> Task requirements:
Quote each line exactly, from the line that contains "Out of point" down to the last line of the listing, and no other lines.

Spatial question records
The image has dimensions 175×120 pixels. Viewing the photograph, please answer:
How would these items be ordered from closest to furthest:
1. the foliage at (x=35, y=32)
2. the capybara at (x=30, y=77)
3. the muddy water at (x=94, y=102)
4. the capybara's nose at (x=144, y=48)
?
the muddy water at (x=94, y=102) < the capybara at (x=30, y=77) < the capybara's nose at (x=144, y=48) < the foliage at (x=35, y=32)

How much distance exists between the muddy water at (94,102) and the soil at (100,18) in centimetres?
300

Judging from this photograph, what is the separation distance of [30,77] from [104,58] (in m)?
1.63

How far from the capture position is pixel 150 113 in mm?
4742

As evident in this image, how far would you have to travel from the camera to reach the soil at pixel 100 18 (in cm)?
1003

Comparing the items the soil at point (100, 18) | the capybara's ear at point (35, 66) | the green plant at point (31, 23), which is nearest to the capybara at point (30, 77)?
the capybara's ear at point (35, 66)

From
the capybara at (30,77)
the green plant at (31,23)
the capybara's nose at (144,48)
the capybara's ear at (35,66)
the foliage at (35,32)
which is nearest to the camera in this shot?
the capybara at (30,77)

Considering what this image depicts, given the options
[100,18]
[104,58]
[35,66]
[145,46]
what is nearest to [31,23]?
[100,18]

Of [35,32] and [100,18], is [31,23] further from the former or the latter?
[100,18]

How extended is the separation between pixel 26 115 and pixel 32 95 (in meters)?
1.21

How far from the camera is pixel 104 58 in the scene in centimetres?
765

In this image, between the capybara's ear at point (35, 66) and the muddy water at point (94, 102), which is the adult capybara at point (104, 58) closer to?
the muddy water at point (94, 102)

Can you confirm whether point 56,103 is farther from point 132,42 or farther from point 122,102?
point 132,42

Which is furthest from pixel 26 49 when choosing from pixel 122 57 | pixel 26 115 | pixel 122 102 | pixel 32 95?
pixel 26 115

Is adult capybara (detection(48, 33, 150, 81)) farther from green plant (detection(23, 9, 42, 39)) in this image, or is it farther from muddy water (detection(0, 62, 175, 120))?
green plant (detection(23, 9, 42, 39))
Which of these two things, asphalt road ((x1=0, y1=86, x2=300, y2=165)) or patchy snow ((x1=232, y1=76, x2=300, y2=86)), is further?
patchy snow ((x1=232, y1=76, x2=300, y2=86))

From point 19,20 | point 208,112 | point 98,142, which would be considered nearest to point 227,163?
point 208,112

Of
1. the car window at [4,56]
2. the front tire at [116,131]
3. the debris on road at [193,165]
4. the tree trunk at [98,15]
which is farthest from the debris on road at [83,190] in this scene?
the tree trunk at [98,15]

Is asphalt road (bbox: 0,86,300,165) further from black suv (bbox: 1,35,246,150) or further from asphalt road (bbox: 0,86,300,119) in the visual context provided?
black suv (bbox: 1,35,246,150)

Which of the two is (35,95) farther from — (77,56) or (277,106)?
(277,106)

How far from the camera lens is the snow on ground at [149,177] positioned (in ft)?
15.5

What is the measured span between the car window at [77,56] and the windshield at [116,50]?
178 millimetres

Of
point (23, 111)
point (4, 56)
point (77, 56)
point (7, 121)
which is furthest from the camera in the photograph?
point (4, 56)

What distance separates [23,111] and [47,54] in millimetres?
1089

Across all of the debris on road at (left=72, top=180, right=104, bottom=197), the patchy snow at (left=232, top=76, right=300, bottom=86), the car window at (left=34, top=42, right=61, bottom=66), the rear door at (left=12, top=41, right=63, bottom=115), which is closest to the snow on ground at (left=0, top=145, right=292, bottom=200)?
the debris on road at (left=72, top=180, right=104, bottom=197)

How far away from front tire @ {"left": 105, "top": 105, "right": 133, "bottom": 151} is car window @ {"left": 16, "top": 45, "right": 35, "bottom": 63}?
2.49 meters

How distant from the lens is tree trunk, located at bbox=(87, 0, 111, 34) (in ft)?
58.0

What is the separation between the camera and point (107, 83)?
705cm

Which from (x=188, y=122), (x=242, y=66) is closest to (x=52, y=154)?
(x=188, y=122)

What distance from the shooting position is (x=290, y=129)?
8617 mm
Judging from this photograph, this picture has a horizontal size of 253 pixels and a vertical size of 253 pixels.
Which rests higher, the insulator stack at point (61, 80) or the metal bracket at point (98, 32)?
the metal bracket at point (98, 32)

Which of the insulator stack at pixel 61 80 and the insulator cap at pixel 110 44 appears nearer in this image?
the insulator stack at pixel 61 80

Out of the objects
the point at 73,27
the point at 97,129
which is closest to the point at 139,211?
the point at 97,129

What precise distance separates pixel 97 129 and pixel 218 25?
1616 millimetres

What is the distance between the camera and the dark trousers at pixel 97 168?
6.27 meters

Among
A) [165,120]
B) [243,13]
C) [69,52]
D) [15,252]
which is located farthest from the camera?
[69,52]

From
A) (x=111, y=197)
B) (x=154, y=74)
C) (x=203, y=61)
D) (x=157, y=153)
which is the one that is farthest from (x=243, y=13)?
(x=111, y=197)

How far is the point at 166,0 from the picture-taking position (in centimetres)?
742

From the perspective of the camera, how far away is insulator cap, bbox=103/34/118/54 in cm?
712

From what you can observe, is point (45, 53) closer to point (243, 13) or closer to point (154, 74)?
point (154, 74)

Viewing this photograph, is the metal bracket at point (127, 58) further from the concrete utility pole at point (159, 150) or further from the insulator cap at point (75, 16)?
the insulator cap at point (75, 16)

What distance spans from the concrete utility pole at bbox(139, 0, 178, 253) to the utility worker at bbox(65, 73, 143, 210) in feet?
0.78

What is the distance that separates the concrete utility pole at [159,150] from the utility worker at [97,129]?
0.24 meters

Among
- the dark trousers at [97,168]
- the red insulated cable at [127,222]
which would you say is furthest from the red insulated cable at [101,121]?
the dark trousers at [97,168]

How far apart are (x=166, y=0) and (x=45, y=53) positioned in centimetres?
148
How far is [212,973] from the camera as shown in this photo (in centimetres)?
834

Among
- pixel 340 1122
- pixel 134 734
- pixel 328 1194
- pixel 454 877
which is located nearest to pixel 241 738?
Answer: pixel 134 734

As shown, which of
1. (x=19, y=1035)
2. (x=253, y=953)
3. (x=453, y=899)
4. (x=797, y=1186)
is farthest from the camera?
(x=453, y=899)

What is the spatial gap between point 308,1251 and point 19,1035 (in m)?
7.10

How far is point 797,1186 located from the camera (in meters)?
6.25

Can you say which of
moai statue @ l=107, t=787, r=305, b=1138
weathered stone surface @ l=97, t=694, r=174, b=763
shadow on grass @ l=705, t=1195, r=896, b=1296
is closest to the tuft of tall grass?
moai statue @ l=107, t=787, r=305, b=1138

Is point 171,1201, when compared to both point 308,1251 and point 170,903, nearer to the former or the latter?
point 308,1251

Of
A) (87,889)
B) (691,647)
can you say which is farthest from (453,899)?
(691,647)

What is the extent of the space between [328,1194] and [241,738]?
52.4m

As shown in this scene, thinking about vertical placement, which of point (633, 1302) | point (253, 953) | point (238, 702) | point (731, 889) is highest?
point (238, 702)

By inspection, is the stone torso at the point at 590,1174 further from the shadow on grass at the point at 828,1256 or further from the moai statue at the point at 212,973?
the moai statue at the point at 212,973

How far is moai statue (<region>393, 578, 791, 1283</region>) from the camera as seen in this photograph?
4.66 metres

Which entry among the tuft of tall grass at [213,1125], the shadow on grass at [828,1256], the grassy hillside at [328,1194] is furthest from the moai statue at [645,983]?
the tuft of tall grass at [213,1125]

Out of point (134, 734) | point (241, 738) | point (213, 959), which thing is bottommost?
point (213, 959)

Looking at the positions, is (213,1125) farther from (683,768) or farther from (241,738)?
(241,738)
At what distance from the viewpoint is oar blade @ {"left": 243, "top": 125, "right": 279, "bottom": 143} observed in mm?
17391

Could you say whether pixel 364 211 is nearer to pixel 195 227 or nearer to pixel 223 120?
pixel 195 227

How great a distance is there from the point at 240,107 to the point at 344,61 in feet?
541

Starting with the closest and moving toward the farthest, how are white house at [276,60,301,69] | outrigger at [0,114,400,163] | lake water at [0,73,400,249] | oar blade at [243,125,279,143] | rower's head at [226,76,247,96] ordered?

> Correct answer:
Out of point (134, 734) | point (241, 738) | point (213, 959), which thing is bottommost?
point (213, 959)

Looking at the positions, is (213,1125) farther from (683,768) or farther from (241,738)?
(241,738)
At what distance from the viewpoint is oar blade @ {"left": 243, "top": 125, "right": 279, "bottom": 143} observed in mm?
17391

Could you say whether pixel 364 211 is nearer to pixel 195 227 or nearer to pixel 223 120?
pixel 195 227

How great a distance is there from the point at 240,107 to the point at 344,61 in feet?
541

Starting with the closest and moving toward the farthest, how are white house at [276,60,301,69] | outrigger at [0,114,400,163] | lake water at [0,73,400,249] | oar blade at [243,125,279,143] | rower's head at [226,76,247,96] ordered?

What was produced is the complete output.